How to convert the L1 optimization problem to interior method using primal and dual (path following algorithm)? I have implemented a program to solve primal and dual problem defined by:
A)

Primal is:
maximize $cx$ subject to $Ax=b$ and $x>=0$ 
corresponding dual is:
minimize $kb$ subject to $kA-z=c$ 
In the above $A$ is a matrix all all other variable is vector.

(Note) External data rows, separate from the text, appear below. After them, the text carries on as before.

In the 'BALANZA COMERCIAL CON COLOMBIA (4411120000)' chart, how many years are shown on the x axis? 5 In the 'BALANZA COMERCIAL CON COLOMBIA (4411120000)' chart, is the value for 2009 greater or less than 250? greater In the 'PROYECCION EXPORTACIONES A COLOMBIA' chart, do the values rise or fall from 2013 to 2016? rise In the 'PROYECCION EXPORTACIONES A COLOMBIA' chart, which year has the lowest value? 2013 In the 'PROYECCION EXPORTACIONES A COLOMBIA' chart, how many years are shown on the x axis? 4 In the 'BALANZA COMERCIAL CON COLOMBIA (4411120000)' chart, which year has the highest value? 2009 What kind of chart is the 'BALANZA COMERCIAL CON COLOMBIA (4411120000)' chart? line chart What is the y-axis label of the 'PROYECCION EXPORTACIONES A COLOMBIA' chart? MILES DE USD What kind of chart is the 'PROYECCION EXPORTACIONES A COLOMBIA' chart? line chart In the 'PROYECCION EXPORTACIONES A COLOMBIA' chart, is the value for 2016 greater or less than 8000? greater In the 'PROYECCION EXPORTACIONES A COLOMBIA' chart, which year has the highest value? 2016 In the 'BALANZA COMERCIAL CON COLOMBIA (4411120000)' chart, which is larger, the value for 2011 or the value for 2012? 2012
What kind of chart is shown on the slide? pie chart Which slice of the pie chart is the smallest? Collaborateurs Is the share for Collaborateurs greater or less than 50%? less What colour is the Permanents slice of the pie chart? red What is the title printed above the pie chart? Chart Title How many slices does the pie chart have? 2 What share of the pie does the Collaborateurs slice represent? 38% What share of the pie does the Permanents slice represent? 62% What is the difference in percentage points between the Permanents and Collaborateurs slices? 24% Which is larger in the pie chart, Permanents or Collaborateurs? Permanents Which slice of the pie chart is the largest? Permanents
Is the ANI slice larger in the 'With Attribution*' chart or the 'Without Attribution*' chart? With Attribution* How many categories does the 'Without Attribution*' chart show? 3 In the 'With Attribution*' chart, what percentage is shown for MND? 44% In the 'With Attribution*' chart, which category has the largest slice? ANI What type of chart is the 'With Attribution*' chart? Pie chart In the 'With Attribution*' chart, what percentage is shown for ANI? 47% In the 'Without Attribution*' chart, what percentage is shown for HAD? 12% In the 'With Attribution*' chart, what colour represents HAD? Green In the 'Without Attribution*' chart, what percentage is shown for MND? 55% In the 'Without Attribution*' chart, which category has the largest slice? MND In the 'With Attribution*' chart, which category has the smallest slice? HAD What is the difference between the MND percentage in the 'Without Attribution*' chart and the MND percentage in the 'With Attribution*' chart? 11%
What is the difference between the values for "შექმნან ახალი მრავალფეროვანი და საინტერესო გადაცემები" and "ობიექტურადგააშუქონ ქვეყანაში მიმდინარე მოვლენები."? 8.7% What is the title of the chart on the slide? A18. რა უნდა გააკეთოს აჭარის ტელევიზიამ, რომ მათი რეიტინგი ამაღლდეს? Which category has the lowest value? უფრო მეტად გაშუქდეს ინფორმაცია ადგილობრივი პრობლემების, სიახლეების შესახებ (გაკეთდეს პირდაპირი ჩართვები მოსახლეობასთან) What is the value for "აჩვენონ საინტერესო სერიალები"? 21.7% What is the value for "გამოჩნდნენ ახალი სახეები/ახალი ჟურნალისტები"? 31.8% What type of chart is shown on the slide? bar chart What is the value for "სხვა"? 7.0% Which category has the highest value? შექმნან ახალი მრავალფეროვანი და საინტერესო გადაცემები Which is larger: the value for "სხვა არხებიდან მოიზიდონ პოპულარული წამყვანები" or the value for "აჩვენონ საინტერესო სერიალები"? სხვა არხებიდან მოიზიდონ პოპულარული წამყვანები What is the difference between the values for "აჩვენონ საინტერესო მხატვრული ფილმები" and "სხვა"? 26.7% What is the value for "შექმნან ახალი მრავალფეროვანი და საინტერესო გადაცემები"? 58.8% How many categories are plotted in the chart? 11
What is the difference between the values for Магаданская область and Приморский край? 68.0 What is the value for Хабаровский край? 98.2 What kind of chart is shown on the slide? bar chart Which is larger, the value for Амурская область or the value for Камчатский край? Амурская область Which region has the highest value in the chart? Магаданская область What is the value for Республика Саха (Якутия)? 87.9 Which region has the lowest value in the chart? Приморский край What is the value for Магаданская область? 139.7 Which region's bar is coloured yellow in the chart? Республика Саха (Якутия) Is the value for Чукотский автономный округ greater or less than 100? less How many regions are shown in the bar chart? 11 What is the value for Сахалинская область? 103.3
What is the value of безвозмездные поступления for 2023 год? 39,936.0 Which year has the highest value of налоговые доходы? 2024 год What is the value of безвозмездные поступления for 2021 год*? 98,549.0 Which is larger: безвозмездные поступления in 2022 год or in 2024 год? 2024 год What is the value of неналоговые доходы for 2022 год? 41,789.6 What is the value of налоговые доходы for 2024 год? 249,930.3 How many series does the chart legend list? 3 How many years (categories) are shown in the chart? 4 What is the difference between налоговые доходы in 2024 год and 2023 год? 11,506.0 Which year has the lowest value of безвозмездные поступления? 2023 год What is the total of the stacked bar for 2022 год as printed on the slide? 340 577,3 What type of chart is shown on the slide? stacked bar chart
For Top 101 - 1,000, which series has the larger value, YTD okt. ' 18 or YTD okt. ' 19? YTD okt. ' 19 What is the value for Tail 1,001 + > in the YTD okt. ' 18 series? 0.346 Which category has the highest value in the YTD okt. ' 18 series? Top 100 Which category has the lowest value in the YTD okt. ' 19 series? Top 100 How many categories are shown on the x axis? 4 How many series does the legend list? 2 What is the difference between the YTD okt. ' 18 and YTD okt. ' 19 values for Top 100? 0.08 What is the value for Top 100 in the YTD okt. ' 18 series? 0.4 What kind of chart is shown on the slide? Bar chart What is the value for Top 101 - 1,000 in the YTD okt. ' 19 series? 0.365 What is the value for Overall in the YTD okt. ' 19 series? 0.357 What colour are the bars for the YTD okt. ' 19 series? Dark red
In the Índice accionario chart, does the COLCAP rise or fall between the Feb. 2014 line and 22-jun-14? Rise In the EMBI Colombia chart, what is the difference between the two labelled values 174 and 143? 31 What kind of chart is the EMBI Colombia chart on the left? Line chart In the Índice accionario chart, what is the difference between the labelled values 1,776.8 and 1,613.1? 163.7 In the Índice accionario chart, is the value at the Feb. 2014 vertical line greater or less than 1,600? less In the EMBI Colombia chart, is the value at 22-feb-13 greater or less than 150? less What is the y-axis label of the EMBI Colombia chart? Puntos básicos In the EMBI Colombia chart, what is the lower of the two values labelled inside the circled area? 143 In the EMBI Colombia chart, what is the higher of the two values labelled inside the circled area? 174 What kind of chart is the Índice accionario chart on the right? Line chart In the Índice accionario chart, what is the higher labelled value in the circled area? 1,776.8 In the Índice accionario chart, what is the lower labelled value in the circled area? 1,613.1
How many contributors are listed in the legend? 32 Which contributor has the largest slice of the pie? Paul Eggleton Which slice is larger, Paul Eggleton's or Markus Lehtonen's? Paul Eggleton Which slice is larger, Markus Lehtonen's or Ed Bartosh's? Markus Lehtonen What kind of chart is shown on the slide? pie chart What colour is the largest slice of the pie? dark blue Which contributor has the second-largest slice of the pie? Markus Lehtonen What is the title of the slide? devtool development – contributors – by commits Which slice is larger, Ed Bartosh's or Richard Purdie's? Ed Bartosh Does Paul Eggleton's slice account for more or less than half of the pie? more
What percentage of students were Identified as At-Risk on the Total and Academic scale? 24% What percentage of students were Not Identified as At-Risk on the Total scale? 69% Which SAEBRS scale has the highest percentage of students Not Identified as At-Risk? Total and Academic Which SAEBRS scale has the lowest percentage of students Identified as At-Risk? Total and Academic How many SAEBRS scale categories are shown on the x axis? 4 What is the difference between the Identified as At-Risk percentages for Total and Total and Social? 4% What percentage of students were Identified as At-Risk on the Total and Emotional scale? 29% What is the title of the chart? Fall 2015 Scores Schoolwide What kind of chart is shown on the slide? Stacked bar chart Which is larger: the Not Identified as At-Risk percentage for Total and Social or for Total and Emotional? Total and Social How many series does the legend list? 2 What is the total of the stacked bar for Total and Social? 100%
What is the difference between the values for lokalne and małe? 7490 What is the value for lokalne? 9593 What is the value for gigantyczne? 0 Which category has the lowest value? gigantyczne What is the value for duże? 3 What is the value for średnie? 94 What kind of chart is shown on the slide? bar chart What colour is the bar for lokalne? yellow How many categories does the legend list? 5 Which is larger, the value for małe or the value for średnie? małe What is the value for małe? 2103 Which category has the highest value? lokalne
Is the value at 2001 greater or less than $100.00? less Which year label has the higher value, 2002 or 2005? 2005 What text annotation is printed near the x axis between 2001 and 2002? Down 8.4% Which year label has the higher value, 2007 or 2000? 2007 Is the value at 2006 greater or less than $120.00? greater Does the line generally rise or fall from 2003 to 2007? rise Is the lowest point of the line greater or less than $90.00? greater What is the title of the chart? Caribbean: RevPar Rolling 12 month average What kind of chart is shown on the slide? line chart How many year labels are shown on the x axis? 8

Now I want to solve the minimization problem:

B)
minimize $(norm(A*x-b)+norm(x,1))$
Where norm(.) is usual L2 norm and norm(x,1) means L1 norm

Can I solve B using the same solving method of A ? If so how can I change the variables of B similar to A?
Any guidance would be appreciated.
 A: Here is a more complete answer about the problem dual (since that is what you asked about originally):
We start with the primal problem, an L1-regularized LLS
$\min ||Ax-b||_2^2 + \lambda||x||_1$
Now, let us define $z$ s.t. $z := Ax - b$. Thus, our problem can be written as
$\min z^Tz + \lambda ||x||_1$ s.t. $z = Ax-b$.
Associate $\mu_i$ with the $i$th constaint, thus we have the Langrangian is simply
$L(x,z,\mu) = z^Tz + \lambda||x||_1 + \mu^T(Ax-b-z)$.
Therefore, the dual function is then given by 
$\displaystyle g(\mu) = \inf_{x,z}\left\{L(x,z,\mu)\right\}$.
Now, we want to find $\max_{\mu}g(\mu)$, and so first we note that if, for some $i$, $|\sum_j a_{ji}\mu_j| > \lambda_i$, then we have a direction of unboundedness this is because the only terms in the numerator with $x_i$ are 
$\displaystyle \left(\sum_ja_{ji}\mu_j\right)x_i$ and $\displaystyle \lambda_i|x_i|$.
Thus for any such $\mu$ we have $g(\mu) = -\infty$. Therefore, we can restrict our attention to $\mu$ s.t. $|(A^T\mu)_i| \leq \lambda_i \forall i$. Now, for each such $\mu$ it can be seen that the $x$ that minimizes $g(\mu)$ is $x=0$.Thus, for all $\mu$ of interest, we have that
$\displaystyle g(\mu) = \inf_{x,z}\{L(x,z,\mu)\} = \inf_z\left\{z^Tz - \mu^Tz - \mu^Tb\right\}$.
Fortunately, we can differentiate this, set it to zero, to see that in optimality, $z_i = \mu_i/2.$
Hence, for all $\mu$ s.t. $|(A^T\mu)_i| \leq \lambda_i \forall i$ we have that
$\displaystyle g(\mu) = -\frac{1}{4}\mu^T\mu-\mu^Tb$.
Therefore, the Lagrangian Dual is given by 
$\displaystyle \max_\mu -\frac{1}{4}\mu^T\mu-\mu^Tb$ s.t.$|(A^T\mu)_i| \leq \lambda_i \forall i$. 
Therefore, the dual is a convex optimization problem in $\mu$ and because the primal problem satisfies Slater's condition, we have that the duality gap is zero.